Microchip Arrays Suspended By Nanopore-Embedded Biological Membranes

Nanopores are often combined with microchips to ensure parallelization, high-throughput, and single-molecule resolution. Here, micro- or nanocavities are connected via solid-state nanopores with a second aqueous compartment. These nanostructures are fabricated in top-down or bottom-up approaches by photolithography or electron-beam lithography in combination with etching techniques, thermal oxidation, spin coating, and sputtering (Sharma et al., 2006; Buchholz et al., 2008; Herzer et al., 2010; Liebes-Peer et al., 2016; Xu et al., 2019). They provide benefits of miniaturized sizes, high reliability, parallelization, and biocompatibility (Jeon et al., 2010; Ho et al., 2013; Meng et al., 2014; Santos et al., 2015). By spanning lipid bilayers across these solid connections, translocation processes of membrane-embedded nanopores or membrane proteins became observable. These chip architectures are ideal for fluorescent-based high-throughput screenings as exemplified by α-hemolysin and the mechanosensitive channel of large conductance (MscL) (Kleefen et al., 2010; Urban et al., 2014; Diederichs et al., 2018). Membrane coverage across the nanoapertures is achieved by techniques such as lipid painting from organic solvents (Han et al., 2007), vesicle spreading in physiological buffers (Schmidt et al., 2000; Buchholz et al., 2008; Kleefen et al., 2010; Kumar et al., 2011; Wu et al., 2013), or shear-driven membrane formation (Jönsson et al., 2009). The self-organized vesicle spreading approach enabled the use of proteoliposomes resulting in solvent-free membranes harboring complex proteins. Here, the vesicle diameter is critical to successfully ensure coverage by simultaneously avoiding lipid intrusions (Urban et al., 2014; Janshoff and Steinem, 2015). The suspended membrane combines the advantages of increased stability provided by the solid support and high membrane fluidity created by the free-standing patches (Sun et al., 2020). Nevertheless, a tight seal for small ions could not be demonstrated so far. In contrast, painting requires the use of organic solvents, which can harm the function of membrane proteins, however, supports a tight membrane seal impermeable for small ions (Watanabe et al., 2014a).

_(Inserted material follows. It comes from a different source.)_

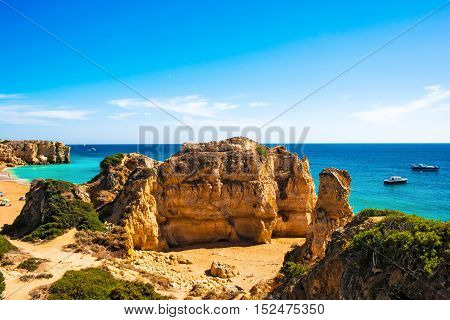 beautiful beach Pria do Castelo with cliff and rock formation in Albufeira Algarve region Portugal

Femtoliter Cavity-Based Microchips for Optical Recordings

The first cavity-based chips for optical single-channel recordings were developed in the 1990s mainly by the Peters group (Peters et al., 1990; Tschödrich-Rotter et al., 1996; Tschödrich-Rotter and Peters, 1998; Siebrasse and Peters, 2002; Kiskin et al., 2003; Peters, 2003). However, fabrication techniques regrading reliability, accuracy, and parallelism were limited. With the development of advanced fabrication methods, micro- and nanopore arrays with thousands of micro- or nanocavities were constructed and covered by lipid membranes (Buchholz et al., 2008; Sumitomo et al., 2012; Watanabe et al., 2014b). These microchip systems allow high-throughput screening applications for individual translocation processes as exemplified by the bacterial pore α-hemolysin (Kleefen et al., 2010; Watanabe et al., 2014a) and MscL (Urban et al., 2014). Applications are not limited to the analysis of channels and transporters, as cell-penetrating peptides (Kolesinska et al., 2013) or viral capsid membrane fusion and cargo release were investigated with cavity-based chips (Kusters et al., 2014). The Noji lab developed carbon fluorine polymer (CYTOP) coated chips by combining microfluidics and sequential liquid injections (Soga et al., 2015; Watanabe et al., 2016). First, an aqueous solution is infused to fill the cavities with substrates, followed by phospholipids dissolved in chloroform, creating a lipid monolayer at the chamber opening due to the hydrophobicity of the coated material. Finally, a second aqueous solution is injected forming a bilayer at the cavity entrance, whereas a monolayer is formed elsewhere (Watanabe, 2020). Asymmetric membranes were generated by introducing a second chloroform-based solution supplemented with different lipid species (Watanabe et al., 2014b). In addition to the bacterial pore α-hemolysin, the FoF1-ATP synthase (Watanabe et al., 2014a) and the phospholipid scramblase TMEM16F were examined by this approach (Watanabe et al., 2018b). Based on the advection-diffusion model, the sequential injection of aqueous solutions with various concentrations of analytes allows to produce concentration gradients of encapsulated molecules across the chip (Watanabe et al., 2018a). Recently, the platform was used to measure single-protein activities in high-throughput by encapsulating soluble enzymes in the microchambers (Sakamoto et al., 2020) or creating hybrid cell reactor systems (Moriizumi et al., 2018).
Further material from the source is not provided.